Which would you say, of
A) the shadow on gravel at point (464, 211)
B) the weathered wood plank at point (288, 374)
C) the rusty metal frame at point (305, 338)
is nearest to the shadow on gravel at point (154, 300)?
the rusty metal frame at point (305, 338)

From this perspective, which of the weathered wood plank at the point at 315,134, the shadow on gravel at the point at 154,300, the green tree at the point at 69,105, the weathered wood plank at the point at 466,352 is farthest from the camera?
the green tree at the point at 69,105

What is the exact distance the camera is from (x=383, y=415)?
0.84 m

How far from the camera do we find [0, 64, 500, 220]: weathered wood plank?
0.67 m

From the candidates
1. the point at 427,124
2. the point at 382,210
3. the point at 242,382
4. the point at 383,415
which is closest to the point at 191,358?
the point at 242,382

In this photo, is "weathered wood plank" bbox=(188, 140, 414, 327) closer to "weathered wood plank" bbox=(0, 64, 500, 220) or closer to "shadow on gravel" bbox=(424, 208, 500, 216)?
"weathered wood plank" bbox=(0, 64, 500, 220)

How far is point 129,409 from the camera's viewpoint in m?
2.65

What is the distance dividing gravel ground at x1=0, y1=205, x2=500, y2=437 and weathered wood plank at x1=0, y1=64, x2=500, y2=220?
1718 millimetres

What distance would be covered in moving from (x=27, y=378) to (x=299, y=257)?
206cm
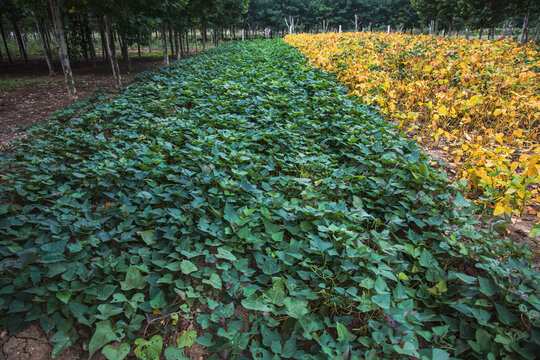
=-=-=-=-=
* TASK GOAL
Recast the stretch from the line containing "In this photo, is" through the end of the items as a two-column CSV with the header input,output, one row per item, holding its text and its answer, each in a single quoted field with line breaks replaced by spaces. Leave the pictures out.

* EXERCISE ANSWER
input,output
"In this photo, is ""weathered wood plank"" bbox=(188, 140, 414, 327) closer to ""weathered wood plank"" bbox=(0, 64, 500, 220) or closer to ""shadow on gravel"" bbox=(424, 208, 500, 216)?","""weathered wood plank"" bbox=(0, 64, 500, 220)"
"How far is point 129,409 from the camera's viewpoint in m?","2.65"
"What is the distance dividing gravel ground at x1=0, y1=205, x2=500, y2=437 and weathered wood plank at x1=0, y1=64, x2=500, y2=220?","1718 millimetres"
"What distance would be covered in moving from (x=27, y=378) to (x=299, y=257)?","206cm"